Rosh Hashanah sermon to follow in the coming days...

Friday, September 11, 2009

A Taste of Torah - Nitzavim-Vayeilech

This Shabbat we read the same verses that we will read in just over two weeks on Yom Kippur. Nitzavim-Vayeilech addresses the assembled people about to enter into a covenant with God with the words, "You stand this day, every one of you, before the Eternal your God--your tribal heads, your elders, and your officials, all the men of Israel, your children, your women, even the stranger within your camp, from woodchopper to water drawer" (Deut. 29:9-10).

Often we think of Torah and Jewish text as being androcentric, being mostly about men, often excluding the women. But this week's Torah portion reminds us that each and every one of us is included in the covenant with God, not just the people with titles, not just the men, and not even just the Israelites, but each and every person -- men, women, and children -- who were part of the Israelite community.

It's easy to be a part of a community when we are at the center of it, when we are its leaders, or when the community addresses us specifically. Often, though, we find ourselves outside the circle, excluded, and isolated from the larger community. Nitzavim-Vayeilech reminds us that just as we hope that others will reach out to us when we feel excluded, God expects us to make sure the people on the fringe are brought into the inner circle and made part of our community. This is part of our responsibility and God's expectation of us.

Friday, September 4, 2009

A Taste of Torah - Ki Tavo

Ki Tavo, this week's Torah portion, opens with a commandment to bring the first fruits of our harvest as an offering to God, acknowledging God's having brought us into the Land of Israel. Then, we are told to recite the words that appear in the Passover Haggadah (Deut. 26:5-10):

My father was a fugitive Aramean. He went down to Egypt with meager numbers and sojourned there; but there he became a great and very populous nation. The Egyptians dealt harshly with us and oppressed us; they imposed heavy labor upon us. We cried to the Eternal, the God of our ancestors, and the Eternal heard our plea and saw our plight, our misery, and our oppression. The Eternal freed us from Egypt by a mighty hand, by an outstretched arm and awesome power, and by signs and portents. God brought us to this place and gave us this land, a land flowing with milk and honey. So, I now bring the first fruits of the soil which You, O Eternal, have given me.

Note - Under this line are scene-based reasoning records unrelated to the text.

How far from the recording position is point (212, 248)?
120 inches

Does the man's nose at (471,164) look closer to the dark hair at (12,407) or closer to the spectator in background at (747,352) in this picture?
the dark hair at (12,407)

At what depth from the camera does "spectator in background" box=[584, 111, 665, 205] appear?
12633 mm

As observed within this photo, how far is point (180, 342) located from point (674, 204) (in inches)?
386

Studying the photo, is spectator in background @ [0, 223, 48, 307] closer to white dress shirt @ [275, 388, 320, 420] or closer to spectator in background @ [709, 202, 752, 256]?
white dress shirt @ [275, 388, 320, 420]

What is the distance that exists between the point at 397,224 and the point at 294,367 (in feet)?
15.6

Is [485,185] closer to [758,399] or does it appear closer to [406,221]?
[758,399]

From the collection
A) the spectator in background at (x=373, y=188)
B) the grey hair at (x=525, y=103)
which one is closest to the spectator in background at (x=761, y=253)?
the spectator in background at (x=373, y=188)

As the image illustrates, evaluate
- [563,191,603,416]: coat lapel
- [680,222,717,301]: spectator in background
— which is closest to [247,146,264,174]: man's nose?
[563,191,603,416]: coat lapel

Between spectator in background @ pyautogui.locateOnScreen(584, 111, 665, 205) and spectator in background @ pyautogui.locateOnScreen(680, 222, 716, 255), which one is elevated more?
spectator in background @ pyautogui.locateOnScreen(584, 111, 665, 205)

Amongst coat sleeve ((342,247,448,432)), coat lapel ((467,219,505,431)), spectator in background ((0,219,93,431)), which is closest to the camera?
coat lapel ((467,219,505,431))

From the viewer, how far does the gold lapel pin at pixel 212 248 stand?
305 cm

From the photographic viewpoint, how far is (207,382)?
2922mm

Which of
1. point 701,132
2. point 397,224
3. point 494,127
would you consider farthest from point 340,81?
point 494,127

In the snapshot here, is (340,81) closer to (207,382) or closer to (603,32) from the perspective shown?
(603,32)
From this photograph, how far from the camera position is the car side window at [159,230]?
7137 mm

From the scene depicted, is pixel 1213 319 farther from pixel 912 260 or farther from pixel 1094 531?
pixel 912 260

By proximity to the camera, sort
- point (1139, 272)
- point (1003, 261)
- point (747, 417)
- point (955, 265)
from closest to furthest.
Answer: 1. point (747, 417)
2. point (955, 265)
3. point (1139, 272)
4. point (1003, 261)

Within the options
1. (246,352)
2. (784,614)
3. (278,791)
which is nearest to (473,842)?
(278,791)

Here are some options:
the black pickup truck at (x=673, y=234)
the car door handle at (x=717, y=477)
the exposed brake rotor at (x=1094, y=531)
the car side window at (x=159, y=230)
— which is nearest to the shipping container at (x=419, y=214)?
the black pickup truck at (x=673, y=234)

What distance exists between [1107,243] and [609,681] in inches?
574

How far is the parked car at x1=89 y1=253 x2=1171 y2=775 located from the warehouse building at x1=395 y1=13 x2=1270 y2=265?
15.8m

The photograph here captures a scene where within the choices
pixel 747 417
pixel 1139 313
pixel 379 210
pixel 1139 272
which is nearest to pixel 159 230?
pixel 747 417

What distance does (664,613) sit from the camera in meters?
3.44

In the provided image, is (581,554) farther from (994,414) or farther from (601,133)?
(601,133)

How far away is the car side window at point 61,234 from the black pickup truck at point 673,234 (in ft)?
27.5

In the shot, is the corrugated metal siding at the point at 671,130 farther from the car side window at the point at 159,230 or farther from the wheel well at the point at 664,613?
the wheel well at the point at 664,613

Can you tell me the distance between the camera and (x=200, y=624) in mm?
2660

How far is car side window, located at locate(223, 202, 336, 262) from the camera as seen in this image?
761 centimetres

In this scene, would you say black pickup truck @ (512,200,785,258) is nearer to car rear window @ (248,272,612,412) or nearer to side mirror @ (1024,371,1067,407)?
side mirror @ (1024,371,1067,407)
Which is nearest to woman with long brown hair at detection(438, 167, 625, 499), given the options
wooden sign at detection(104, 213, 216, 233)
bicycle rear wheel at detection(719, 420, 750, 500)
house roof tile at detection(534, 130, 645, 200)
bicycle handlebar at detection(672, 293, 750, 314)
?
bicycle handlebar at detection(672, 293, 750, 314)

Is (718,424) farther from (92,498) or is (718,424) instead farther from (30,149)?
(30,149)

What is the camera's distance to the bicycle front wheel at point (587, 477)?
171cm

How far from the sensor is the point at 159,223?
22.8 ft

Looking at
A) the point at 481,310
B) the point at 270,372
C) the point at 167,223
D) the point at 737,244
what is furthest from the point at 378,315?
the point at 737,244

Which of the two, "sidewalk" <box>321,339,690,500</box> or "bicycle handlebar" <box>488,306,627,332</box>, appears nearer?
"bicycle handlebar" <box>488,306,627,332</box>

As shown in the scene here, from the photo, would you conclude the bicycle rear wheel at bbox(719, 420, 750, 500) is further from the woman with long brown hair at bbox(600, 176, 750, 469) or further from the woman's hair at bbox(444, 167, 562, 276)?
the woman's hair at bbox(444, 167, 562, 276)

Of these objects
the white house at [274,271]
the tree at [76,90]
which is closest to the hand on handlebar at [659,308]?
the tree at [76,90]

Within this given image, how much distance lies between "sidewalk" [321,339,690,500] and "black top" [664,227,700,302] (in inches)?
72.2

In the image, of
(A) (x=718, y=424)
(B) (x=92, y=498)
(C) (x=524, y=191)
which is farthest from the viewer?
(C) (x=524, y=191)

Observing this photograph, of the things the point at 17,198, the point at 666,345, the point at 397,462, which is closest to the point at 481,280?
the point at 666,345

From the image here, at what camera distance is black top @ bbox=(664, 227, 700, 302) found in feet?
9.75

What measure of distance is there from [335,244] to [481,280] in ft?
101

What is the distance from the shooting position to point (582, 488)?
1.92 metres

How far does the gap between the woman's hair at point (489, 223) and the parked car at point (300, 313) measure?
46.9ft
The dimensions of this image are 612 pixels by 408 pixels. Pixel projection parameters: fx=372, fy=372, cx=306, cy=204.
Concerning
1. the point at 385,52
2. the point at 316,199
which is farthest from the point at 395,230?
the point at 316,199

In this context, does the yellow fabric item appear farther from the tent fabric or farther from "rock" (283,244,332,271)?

The text, along with the Passover Haggadah, tells us not to take for granted the blessings that we have. Perhaps you believe that the Exodus from Egypt literally happened. Or maybe you believe, as I do, that the lessons of the Exodus are more powerful and more truthful than whether or not the Exodus actually happened (I don't think it did!). Either way, I know that a lot of the blessings that a lot of the blessings I have in my life are the result of circumstance beyond my control. I do believe that God plays a role in those blessings and our tradition teaches us to be grateful and to offer our thanks.